"I drink your coffee."
Translation:Jag dricker ditt kaffe.
If you want several people's coffee [reminder: there is no royal you in Swedish, so er/ert/era all apply only to groups of people], it would have to be ert kaffe, not er nor kafe... and the implication there is that there'd be more than one coffee, so you might even need era kaffe? Only, I'm not sure that kaffe can take a plural on its own, so you might need to modify it further and go with "jag dricker era koppar kaffe", by which point you're kind of far afield of what the question is looking for.
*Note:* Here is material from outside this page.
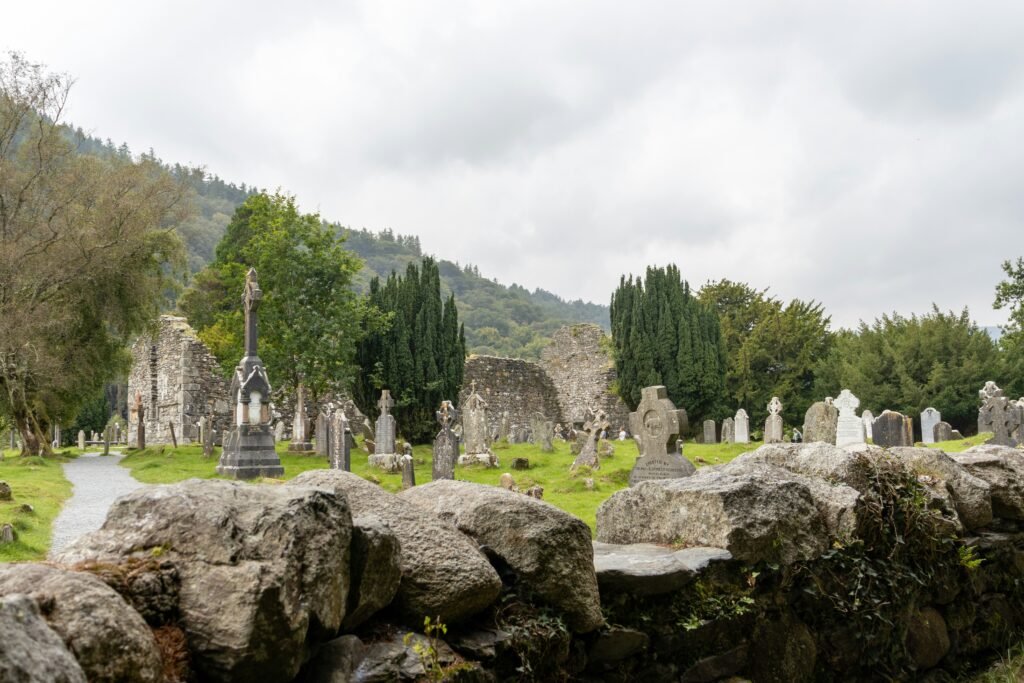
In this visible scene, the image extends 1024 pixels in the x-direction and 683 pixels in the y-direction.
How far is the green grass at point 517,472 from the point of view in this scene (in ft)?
43.2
there is no royal you in Swedish, so er/ert/era all apply only to groups of people
Ni can absolutely refer to one person, if you are being very polite. (There are threads on this topic if you look for them -- the usage of the singular ni seems to very a lot both geographically and socially, but it is explicitly stated in Svenska Akademins Ordlista (under the word du) that "ni med böjningsformer används också som sing. i tilltal till mera obekant person".)
Jag dricker ert kaffe is a perfectly good translation of I drink your coffee, and can (just as the English sentence) refer either to the coffee of one person (for example out of that person's cup) of the coffee of several people (for example nipping into the office next door and pouring yourself a mug of their coffee, instead of buying and making some in your own office).
The description is not completely correct. See this thread (read the comments too to see native speakers disagree among themselves): https://www.duolingo.com/comment/5591933
tl;dr: the traditional way of formality was not ni, it was addressing people in the 3rd person. People used titles too much so in 1865 ni was introduced. It was never quite popular and about 100 years later a new reform abolished the word again, now in favor of du. Today, some people (mostly young people in service professions) want to use ni as a formal pronoun, some don't care, many people are offended.
ni is also much more acceptable in Finland than in Sweden.